CoreWeave Inc. (NASDAQ: CRWV) has sold the first euro-denominated junk bonds ever issued by a US artificial intelligence infrastructure company, marking a significant expansion of its global funding strategy.
The company raised €2 billion ($2.3 billion) in euro-denominated notes alongside $1.25 billion in dollar bonds, bringing the total deal size to approximately $3.55 billion.
The six-year euro notes will yield 8.5%, while the dollar bonds will yield 9.625%, according to a person familiar with the matter who asked not to be identified.
Investor demand for the euro portion was particularly strong, with orders topping €7 billion, signaling broad appetite among European high-yield buyers for AI-linked debt.
“European investors have been looking for ways to gain exposure to the AI buildout, but opportunities of this scale and quality have been scarce,” said Hashem Shubber, JPMorgan Chase & Co.’s managing director of leveraged finance capital markets.

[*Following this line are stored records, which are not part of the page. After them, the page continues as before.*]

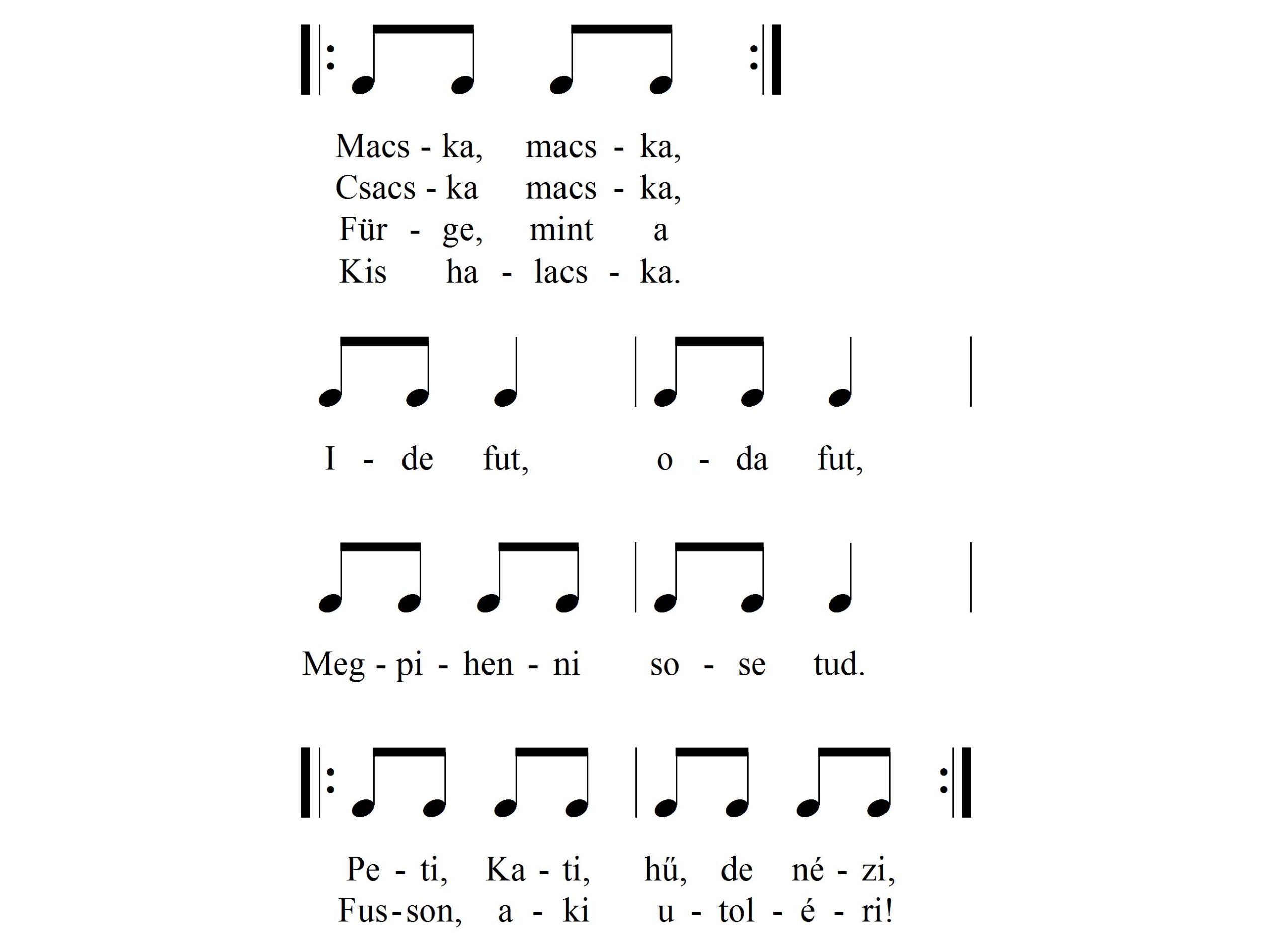 Macs - ka, macs - ka,
Csacs - ka macs - ka,
Für - ge, mint a
Kis ha - lacs - ka.

I - de fut, o - da fut,

Meg - pi - hen - ni so - se tud.

Pe - ti, Ka - ti, hű, de né - zi,
Fus - son, a - ki u - tol - é - ri!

JPMorgan led the CoreWeave debt sale, which highlights how US AI infrastructure companies are broadening their funding sources well beyond domestic markets.
CoreWeave carries a junk credit rating of Ba3 from Moody’s Ratings, B+ from S&P Global Ratings, and BB- from Fitch Ratings, placing it in significantly riskier territory than investment-grade peers like Alphabet Inc. and Amazon.com Inc.
Alphabet and Amazon have together raised the equivalent of $77 billion in non-dollar bond markets since the start of last year, reflecting the enormous capital demands of the AI infrastructure buildout.
CoreWeave is expected to invest almost $35 billion and burn nearly $26 billion in cash this year, according to the average of analyst estimates compiled by Bloomberg.
Before this latest deal, the company had already issued $6.5 billion of junk-rated dollar bonds since its first sale in May 2025, as well as $6.6 billion of convertible notes and a $3.1 billion leveraged loan backed by customer contracts for microchips.
The cost of protecting CoreWeave’s debt against default for five years remains about 3.5 percentage points higher than that for Oracle Corp. (NYSE: ORCL), reflecting the lingering risk premium investors attach to the company.
CoreWeave has also emerged as a key anchor tenant for data center projects tapping US junk-bond markets, with Applied Digital Corp. raising $1.59 billion earlier this week to fund additional computing capacity for CoreWeave in North Dakota.
Founded in 2017 as a crypto miner, CoreWeave today operates nearly 50 data centers across North America and Europe, leasing Nvidia graphics processing units by the hour to companies including Microsoft Corp. (NASDAQ: MSFT) and OpenAI.
Nvidia Corp. remains one of CoreWeave’s largest shareholders, underscoring the deep ties between the chip giant and one of its most aggressive infrastructure customers.